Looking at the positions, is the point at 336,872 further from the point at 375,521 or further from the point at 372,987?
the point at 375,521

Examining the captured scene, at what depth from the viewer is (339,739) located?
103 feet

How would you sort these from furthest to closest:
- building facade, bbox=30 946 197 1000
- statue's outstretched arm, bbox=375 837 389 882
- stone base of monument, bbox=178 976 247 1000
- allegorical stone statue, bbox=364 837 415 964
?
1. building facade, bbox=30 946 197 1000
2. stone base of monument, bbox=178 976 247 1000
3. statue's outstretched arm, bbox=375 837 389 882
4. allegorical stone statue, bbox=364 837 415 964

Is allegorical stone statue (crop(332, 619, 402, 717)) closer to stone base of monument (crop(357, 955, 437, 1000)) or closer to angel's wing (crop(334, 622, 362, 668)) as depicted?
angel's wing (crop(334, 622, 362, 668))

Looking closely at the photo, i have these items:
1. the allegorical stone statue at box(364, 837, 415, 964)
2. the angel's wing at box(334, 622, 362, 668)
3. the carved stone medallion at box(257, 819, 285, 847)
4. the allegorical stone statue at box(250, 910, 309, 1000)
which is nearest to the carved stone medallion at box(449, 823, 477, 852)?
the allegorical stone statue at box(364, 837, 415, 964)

────────────────────

» The task
Switch "carved stone medallion" to "sculpted stone medallion" in the lines from the one containing "Looking closely at" through the end of the records, inclusive, and give only those lines, otherwise unchanged.

» Solution for this exercise
Looking closely at the photo, i have these items:
1. the allegorical stone statue at box(364, 837, 415, 964)
2. the angel's wing at box(334, 622, 362, 668)
3. the sculpted stone medallion at box(257, 819, 285, 847)
4. the allegorical stone statue at box(250, 910, 309, 1000)
which is nearest to the sculpted stone medallion at box(449, 823, 477, 852)?
the allegorical stone statue at box(364, 837, 415, 964)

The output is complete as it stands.